Duke's Center for Instructional Technology assigned two consultants to each course, helping faculty members determine the optimal duration and structure, keeping in mind that materials might be reused in a variety of ways later.
Next came decisions about how to record and edit videos, working around the schedules of highly in-demand faculty.
Duke staff quickly put together video "kits" that included a laptop, high-quality camera, tripod, external microphone, cabling and recording software for faculty who wanted to record their own videos.
Some instructors worked in Duke's newly renovated Multimedia Project Studio or (like Plesser) in Duke Media Services' on-campus studio.
The volume of media "assets" -- more than 90 videos were produced in about six weeks for Duke's first Coursera course -- immediately raised questions about how much content to archive, and how.
"We haven't had time to figure out a long-term solution, but we have a solution that works now and will give us time to figure out what to do," said Elizabeth A. Evans, who’s directing video production as part of Duke's Office of Information Technology.
Duke also hired an intern to help navigate tricky copyright issues, tracking down open versions of images and working with publishers to gain access to textbooks and journal articles.
"Some things that are OK to do as fair use in a classroom aren't OK to do in MOOCs," O’Brien said. "The publishing world is not sure how to deal with this. One of our faculty is in the uncomfortable position that he can't assign readings of his own journal articles (due to copyright issues)."
Meanwhile, Duke also is seeking to quantify just what's involved in building a MOOC. And as the first Duke courses get under way, staff are sifting through a vast wave of student data, trying to get their arms around assessment on a grand scale.
"The big question everyone has is: Who's out there? Who signed up and why, and what do they hope to get out of it?" said Yvonne Belanger, program director for Duke Libraries.

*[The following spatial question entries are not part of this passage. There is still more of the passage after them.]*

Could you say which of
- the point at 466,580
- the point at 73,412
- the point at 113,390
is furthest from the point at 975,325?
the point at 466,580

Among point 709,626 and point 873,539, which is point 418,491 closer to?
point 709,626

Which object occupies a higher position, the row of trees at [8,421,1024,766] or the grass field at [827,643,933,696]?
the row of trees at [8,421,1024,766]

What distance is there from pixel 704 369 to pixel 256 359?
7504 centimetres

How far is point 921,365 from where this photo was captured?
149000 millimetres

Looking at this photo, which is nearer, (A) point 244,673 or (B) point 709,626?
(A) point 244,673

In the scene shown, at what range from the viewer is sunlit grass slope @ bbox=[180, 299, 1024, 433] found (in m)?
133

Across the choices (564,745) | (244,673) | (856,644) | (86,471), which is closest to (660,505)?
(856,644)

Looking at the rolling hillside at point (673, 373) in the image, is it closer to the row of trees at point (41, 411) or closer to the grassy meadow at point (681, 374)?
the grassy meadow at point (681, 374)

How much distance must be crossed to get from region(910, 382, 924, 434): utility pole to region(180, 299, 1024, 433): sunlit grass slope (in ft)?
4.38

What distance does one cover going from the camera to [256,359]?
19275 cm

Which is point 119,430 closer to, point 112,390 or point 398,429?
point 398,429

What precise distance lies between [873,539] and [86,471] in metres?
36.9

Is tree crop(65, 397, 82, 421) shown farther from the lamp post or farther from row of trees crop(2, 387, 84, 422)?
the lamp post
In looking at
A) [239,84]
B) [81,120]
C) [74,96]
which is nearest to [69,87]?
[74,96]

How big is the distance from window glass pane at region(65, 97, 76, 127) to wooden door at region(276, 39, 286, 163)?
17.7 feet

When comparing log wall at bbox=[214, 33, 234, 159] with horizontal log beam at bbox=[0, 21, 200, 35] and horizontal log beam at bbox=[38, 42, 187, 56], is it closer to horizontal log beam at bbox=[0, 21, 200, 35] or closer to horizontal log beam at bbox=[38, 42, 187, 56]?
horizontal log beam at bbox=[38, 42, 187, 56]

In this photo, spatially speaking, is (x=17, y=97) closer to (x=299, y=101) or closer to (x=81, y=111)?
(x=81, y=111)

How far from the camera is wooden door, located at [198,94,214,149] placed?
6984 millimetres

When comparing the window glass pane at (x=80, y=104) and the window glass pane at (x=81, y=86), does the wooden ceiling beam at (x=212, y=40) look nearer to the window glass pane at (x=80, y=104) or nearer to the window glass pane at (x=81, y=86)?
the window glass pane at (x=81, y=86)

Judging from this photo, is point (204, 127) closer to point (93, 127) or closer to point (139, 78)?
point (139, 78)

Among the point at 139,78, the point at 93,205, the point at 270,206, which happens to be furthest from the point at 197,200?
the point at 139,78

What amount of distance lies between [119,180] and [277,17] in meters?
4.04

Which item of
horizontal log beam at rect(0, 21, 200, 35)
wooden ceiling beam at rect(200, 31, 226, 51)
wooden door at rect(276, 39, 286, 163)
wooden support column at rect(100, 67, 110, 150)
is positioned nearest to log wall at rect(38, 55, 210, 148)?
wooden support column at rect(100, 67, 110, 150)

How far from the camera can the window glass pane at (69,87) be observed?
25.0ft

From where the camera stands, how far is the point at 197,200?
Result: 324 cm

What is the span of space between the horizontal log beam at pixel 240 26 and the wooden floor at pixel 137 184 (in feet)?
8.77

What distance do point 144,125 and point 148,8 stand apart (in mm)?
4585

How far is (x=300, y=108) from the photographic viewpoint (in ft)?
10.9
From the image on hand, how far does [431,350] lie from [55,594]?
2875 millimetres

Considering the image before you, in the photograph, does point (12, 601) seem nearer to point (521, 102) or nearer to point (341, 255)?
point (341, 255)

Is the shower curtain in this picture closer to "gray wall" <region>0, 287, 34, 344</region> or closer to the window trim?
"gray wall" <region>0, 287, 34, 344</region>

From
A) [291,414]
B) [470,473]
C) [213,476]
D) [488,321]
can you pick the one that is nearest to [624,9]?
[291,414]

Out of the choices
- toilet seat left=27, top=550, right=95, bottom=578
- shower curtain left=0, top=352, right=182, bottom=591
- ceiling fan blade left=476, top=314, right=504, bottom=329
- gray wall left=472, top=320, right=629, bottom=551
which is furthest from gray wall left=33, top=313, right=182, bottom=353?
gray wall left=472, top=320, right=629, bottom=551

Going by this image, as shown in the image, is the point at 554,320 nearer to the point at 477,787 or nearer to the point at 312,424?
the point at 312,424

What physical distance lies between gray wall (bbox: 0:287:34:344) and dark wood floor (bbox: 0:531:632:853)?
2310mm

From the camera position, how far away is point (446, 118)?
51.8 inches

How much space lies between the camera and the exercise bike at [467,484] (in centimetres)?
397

Early numbers provide some answers: About two-thirds of the 11,000 registered students in Duke's first MOOC, for example, hail from outside the U.S. In the first weeks, about 5,000 signed on to the site, watched a video or took a quiz. (A substantial chunk of students admitted in an early questionnaire that they plan to only do just a little bit of the course.)
Most interesting, though, is the feedback on the discussion board, where the most popular thread was a "thank you" to the professor.
"Students are hugely appreciative of the opportunity to participate in this kind of learning," said Belanger, who described the feel as less like a class and more like an informal learning community. "From the very first day, we've seen students forming virtual or in-person study groups," organizing Facebook groups, Google hangouts and in-person meetings in locations as far-flung as Russia, Brazil, Greece, Australia, China and India.
"We don't know whether what we're seeing is typical. We’ll start to connect with other schools and compare, because we all want to start learning from each other. That will be part of the future," Belanger said.
In the meantime, the project has inspired faculty who aren't participating with Coursera to explore new possibilities for their own courses.
"This will impact on-campus teaching and learning in ways we did not imagine when we started," Belanger said. "It's important to Duke to focus on innovation in teaching, and this looks like an effective vehicle for doing that."